PARTS OF THE EXERCISE:
(1) In the LAB color threshold text below, condense the paragraph beginning "(4) Adjust the L and B components" into a short bulleted list that keeps its main facts.
(2) According to the LAB color threshold text below, which color space is the camera image converted into after scaling and Gaussian blur?
(3) Carry on the LAB color threshold text below, picking up right after its final sentence.

Red color is close to “+a”, which indicates that A component needs to be increased. Therefore, keep the “max” value of the A component unchanged and increase its “min” value until the object on the left turns white while other areas turn black.
(4) Adjust the L and B components according to your surroundings. If the red color is light, increase the “min” value of the L component; if it is dark, decrease the “max” value of the component. If the red color tends to be warm, increase the “min” value of the B component; if it tends to be cool, decrease the “max” value of the B component.
The following table shows the parameter information of LAB threshold adjustment:
| Color component | Value Range | Corresponding Color Intervals |
|---|---|---|
| L | 0~255 | Black-white (-L~+L) |
| A | 0~255 | green-red(-a ~ +a) |
| B | 0~255 | Blue-yellow(-b ~ +b) |
(5) Click “Save” button in adjustment area to save the adjustment parameters.
8.2.3 Add New Color
In addition to the built-in colors, users can add other recognition colors. Take an example of adding “yellow”.
(1) Open LAB tool and click on “Add” button.
(2) Fill in the “name” column with the color name, and click the “OK” button.
(3) Choose the added color in the color drop-down menu.
(4) Place the target within the camera’s field of view, and adjust the threshold by dragging the L, A, and B component sliders until the area of the colored object within the left screen turns white, while the other areas turn black.
Note
the adjustment method of color threshold refers to “8.2.2 Adjust Color Threshold”.
(5) Click “Save” button in recognition adjustment area to save the adjustment parameters of color threshold.
8.3 Color Recognition
This session will use OpenCV to perform red, green, blue recognition and display the recognition result through transmitted image.
Before operations, please prepare one object for each color: red, green, and blue.
8.3.1 Recognition Process
Firstly, obtain the RGB image from the camera. Scale and apply Gaussian blur to the image. Convert the image from RGB to Lab. (For detailed explanations regarding the Lab color space, you can refer to OpenCV Basic Lesson.)
Next, identify the object color in the circle by using color thresholds, followed by masking of the image portion. (Masking is used to hide certain part of the processed image).

DATASET:
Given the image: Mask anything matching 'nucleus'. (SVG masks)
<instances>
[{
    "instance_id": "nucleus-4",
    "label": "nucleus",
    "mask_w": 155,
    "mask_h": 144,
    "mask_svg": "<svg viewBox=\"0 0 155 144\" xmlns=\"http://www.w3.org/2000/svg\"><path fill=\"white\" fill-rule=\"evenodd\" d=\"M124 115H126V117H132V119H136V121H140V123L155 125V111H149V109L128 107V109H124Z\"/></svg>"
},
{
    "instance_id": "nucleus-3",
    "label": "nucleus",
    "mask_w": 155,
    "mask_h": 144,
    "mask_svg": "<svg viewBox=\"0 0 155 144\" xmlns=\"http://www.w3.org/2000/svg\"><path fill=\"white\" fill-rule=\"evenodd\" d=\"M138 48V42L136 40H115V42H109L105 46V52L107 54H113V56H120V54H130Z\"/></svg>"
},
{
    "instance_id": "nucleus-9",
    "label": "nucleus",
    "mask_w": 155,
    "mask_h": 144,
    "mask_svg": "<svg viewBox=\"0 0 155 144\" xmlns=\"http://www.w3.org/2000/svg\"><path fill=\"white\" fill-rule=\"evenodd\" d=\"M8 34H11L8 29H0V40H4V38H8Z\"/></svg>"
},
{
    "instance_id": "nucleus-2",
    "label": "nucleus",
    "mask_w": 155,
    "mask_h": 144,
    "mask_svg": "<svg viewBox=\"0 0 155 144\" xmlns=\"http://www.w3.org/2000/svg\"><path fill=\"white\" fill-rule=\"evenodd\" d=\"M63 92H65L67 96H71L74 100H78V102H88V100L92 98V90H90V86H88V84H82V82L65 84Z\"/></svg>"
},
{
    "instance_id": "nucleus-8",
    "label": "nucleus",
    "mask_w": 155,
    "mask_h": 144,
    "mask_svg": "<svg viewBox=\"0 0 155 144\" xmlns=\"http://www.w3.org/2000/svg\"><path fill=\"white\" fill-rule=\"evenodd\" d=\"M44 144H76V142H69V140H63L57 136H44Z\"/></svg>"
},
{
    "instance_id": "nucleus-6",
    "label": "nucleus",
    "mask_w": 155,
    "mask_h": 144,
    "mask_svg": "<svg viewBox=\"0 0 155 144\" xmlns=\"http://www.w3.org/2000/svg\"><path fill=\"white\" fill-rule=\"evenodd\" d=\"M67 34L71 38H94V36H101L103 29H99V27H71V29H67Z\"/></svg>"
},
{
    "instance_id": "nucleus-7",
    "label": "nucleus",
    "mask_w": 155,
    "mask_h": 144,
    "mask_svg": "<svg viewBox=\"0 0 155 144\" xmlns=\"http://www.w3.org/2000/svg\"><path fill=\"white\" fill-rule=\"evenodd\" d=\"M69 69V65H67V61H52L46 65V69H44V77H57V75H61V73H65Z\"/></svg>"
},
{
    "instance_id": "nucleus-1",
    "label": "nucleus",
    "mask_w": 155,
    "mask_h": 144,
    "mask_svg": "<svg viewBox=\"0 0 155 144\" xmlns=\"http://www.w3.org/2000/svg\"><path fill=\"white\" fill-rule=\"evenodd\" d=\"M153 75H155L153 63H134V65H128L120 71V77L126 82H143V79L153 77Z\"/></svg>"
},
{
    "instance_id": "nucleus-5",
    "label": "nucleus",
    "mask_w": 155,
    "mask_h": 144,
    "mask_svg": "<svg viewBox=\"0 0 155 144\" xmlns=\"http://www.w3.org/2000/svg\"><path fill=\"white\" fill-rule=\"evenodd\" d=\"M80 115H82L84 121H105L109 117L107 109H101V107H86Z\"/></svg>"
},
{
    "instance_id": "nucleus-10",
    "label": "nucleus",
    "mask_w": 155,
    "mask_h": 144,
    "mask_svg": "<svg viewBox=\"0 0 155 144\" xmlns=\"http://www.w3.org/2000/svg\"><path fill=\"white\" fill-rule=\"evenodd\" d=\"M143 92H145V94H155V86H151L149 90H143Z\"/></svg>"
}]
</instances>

RESULTS OF THE EXERCISE:
(1)
- Adjust the L and B components to suit the surroundings.
- Light red: increase the L "min" value.
- Dark red: decrease the L "max" value.
- Warm red: increase the B "min" value.
- Cool red: decrease the B "max" value.

(2) It is converted from RGB to Lab.

(3)
After performing opening and closing operations on the object image, the object with the largest contour is circled.
Open operations: erosion followed by dilation. Remove small objects, smooth the contours of object and keep its area unchanged. It can eliminate small noise and break thin connection between objects.
Erosion: it can be used to remove small objects or features from an image, break thin connections between objects, and generally reduce the size of objects.
Dilation: it is useful for filling in gaps between objects, joining nearby objects, and generally increasing the size of objects.
Finally, the recognition results are displayed on the live camera feed.
8.3.2 Operation Steps
Note
the entered command should be case sensitive and “Tab” key can be used to complement the key words.
(1) Start MentorPi and connect it to VNC.
(2) Click on
to open the command line terminal.
(3) Input the command and press Enter to disable the app auto-start service.
~/.stop_sh
(4) Run the following command to enable the camera node:
ros2 launch peripherals depth_camera.launch.py
(5) Open a new command line terminal. Enter the following command to navigate to the program directory.
cd /home/ubuntu/ros2_ws/src/example/example/color_detect
(6) Enter the command. Press “Enter” to execute the program.
python3 color_detect_demo.py
(7) If you want to exit the game, press “Ctrl+C” in the terminal interface.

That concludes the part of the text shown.